**WORK ITEM**
Give back, character for character, the line that includes "Tanzania, site D02, 2012-11-18" and all lines beneath it in the data.

[[ RECORDED INFORMATION open ]]

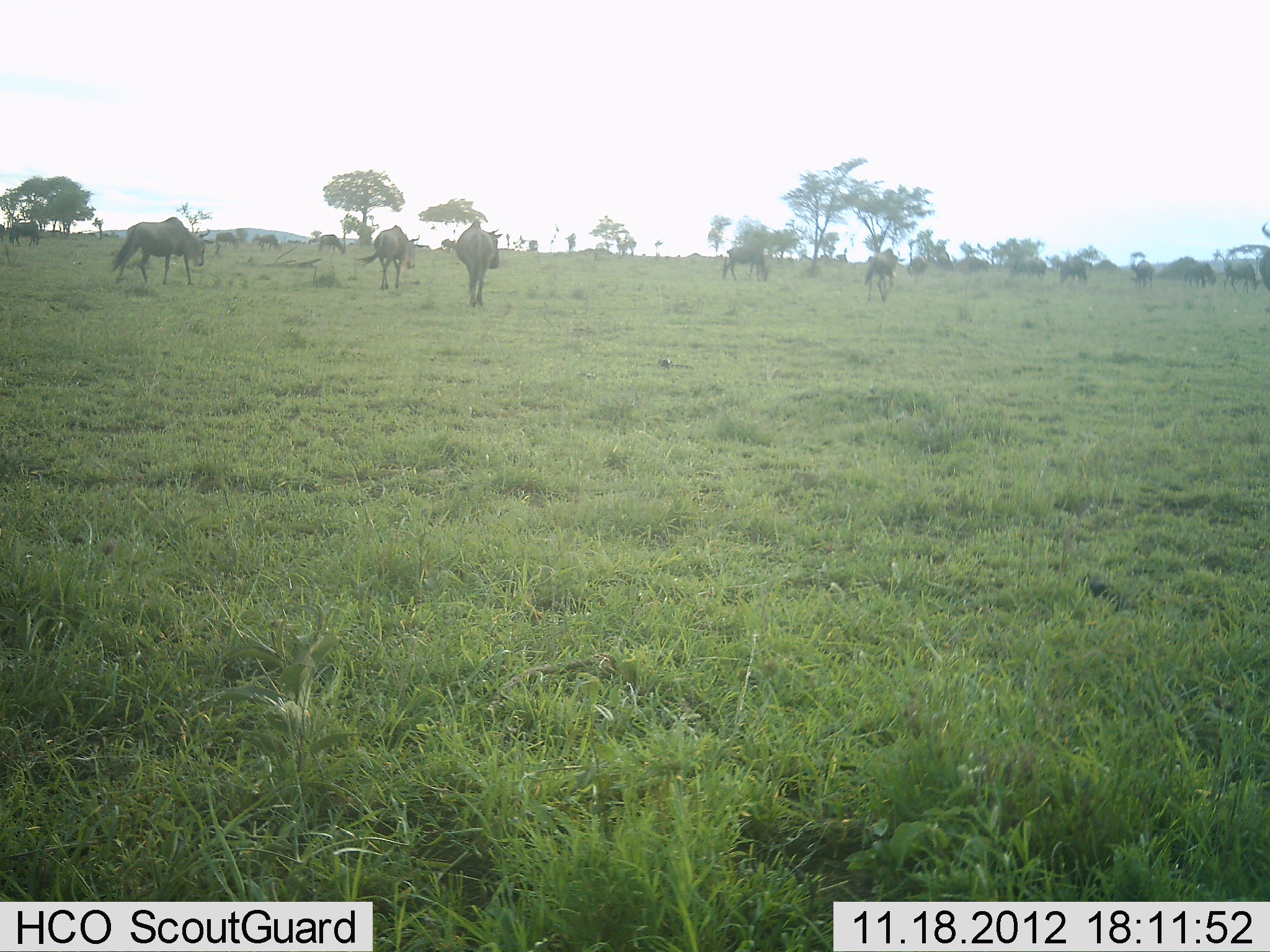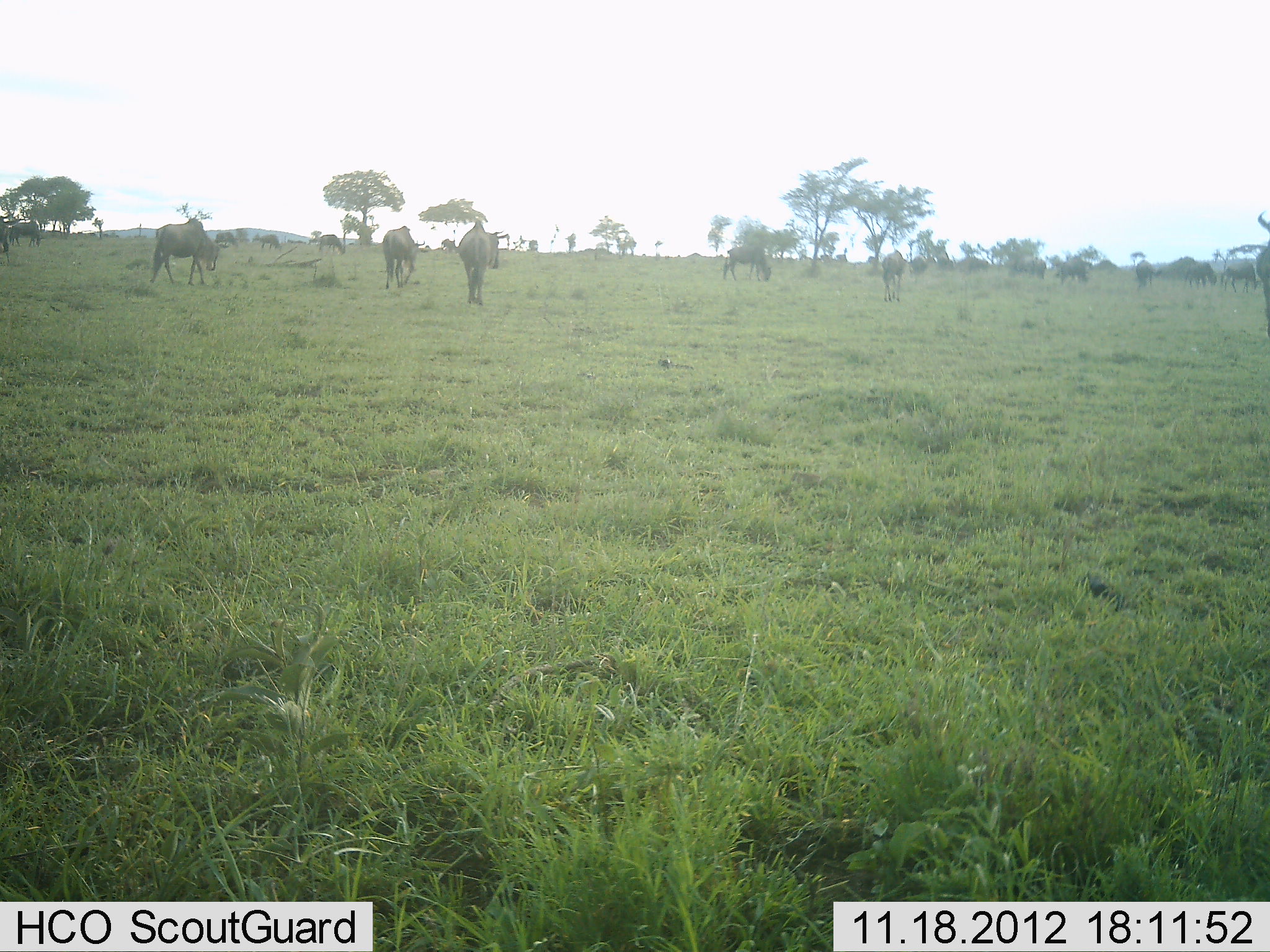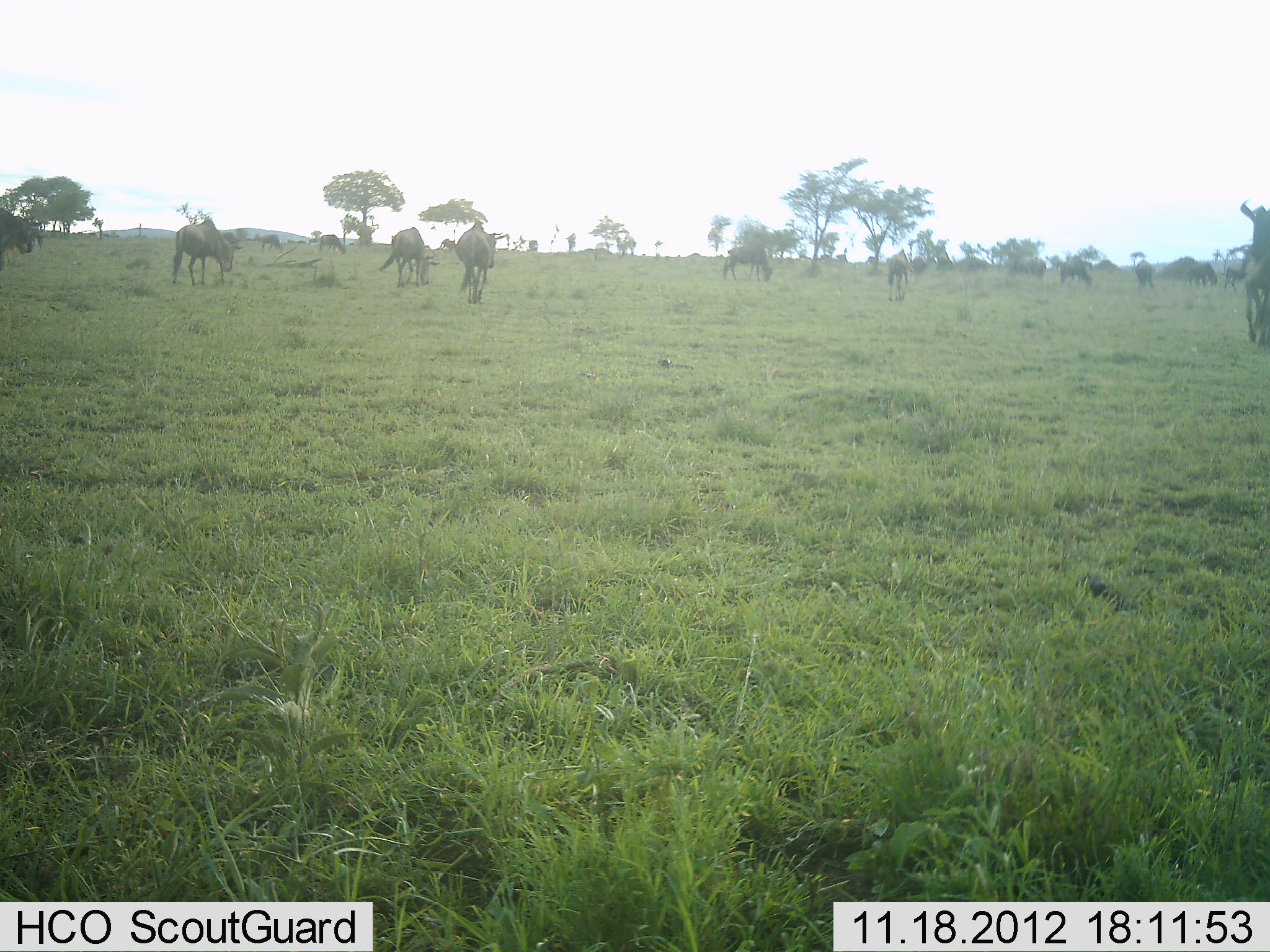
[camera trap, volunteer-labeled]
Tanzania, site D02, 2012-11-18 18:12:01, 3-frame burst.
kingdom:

[[ RECORDED INFORMATION closed ]]

**SOLUTION**
Tanzania, site D02, 2012-11-18 18:12:01, 3-frame burst.
kingdom:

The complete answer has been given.